Why does zeroing the last 12bits of a mmap offset ensure it is a multiple of __SC_PAGE_SIZE?
For example:
offset = address & ~(PAGE_SIZE - 1);
Here PAGE_SIZE = 4096.
4096dec = 00..001000000000000bin
If you're interested in zero'ing out all the bits preceding the 1, you do PAGE_SIZE-1:
00..000111111111111
The NOT operator ensures all the bits that aren't in these positions are considered:
~00..000111111111111 = 11..11000000000000
and you simply AND the address bits with the above to zero-out the zero portion above.
This is a commonly used bit-trick to get a value which is a multiple of a power-of-two number.
One thing you should notice: the code you posted might decrease the address value to get the offset as a power-of-two. I.e. if you enter 4500, you'll get the offset as 4096 (i.e. you dropped to the bottom-closest multiple of that power-of-two number.

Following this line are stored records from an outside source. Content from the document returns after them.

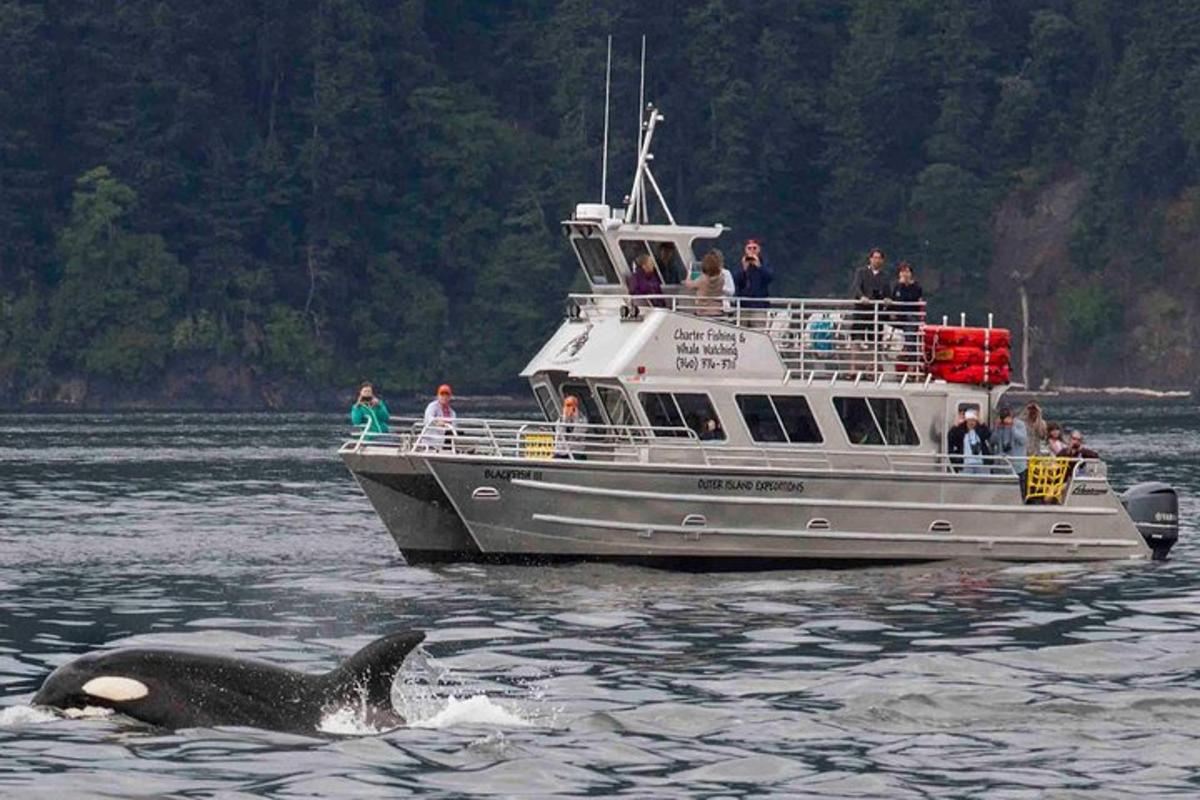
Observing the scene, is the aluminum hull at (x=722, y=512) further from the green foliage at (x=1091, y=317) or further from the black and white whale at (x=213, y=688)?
the green foliage at (x=1091, y=317)

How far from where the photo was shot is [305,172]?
140 meters

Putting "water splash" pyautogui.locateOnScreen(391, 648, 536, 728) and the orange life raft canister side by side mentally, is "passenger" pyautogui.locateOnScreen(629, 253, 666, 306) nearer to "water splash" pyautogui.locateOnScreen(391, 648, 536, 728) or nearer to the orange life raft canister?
the orange life raft canister

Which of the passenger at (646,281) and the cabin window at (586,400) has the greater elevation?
the passenger at (646,281)

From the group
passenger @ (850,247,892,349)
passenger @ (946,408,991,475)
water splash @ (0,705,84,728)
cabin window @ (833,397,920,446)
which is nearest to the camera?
water splash @ (0,705,84,728)

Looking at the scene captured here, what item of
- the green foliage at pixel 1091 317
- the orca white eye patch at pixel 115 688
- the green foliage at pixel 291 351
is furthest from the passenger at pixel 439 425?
the green foliage at pixel 1091 317

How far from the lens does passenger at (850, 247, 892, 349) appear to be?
39.9m

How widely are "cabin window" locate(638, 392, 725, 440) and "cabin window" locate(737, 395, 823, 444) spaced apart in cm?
49

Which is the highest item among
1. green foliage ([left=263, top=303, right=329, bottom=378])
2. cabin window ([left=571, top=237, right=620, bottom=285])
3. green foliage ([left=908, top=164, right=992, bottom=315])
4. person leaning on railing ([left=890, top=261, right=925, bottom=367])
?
cabin window ([left=571, top=237, right=620, bottom=285])

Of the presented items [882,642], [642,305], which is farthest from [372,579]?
[882,642]

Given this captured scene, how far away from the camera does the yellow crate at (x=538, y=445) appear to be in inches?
1500

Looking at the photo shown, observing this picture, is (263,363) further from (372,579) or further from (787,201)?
(372,579)

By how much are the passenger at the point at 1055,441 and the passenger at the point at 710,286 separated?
206 inches

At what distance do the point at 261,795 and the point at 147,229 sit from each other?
117150mm

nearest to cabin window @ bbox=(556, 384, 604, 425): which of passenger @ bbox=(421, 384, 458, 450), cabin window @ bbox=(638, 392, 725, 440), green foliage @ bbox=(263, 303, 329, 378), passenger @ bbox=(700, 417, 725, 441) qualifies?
cabin window @ bbox=(638, 392, 725, 440)
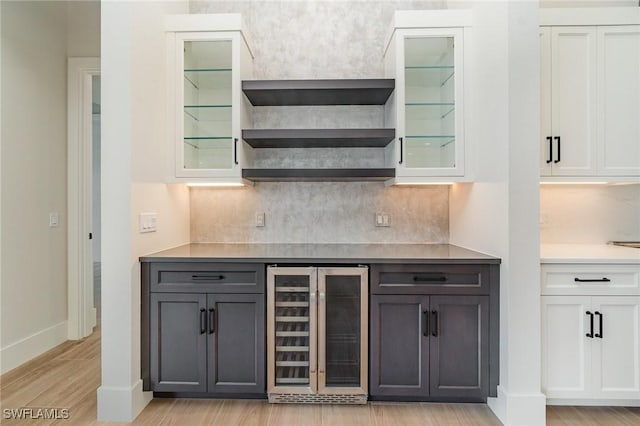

The address alignment version is way more used:
aligned_address = (address + PAGE_SIZE -1) & ~(PAGE_SIZE - 1);
Related
What does & ~(minOffsetAlignment - 1) mean?
Does it mean address of destructor?
This is the code snippet I got it from.
VkDeviceSize is uint64_t.
VkDeviceSize getAlignment(VkDeviceSize instanceSize, VkDeviceSize minOffsetAlignment)
{
if (minOffsetAlignment > 0)
{
return (instanceSize + minOffsetAlignment - 1) & ~(minOffsetAlignment - 1);
}
return instanceSize;
}
It's a common trick to align a certain number to a certain boundary. It assumes that minOffsetAlignment is a power of two.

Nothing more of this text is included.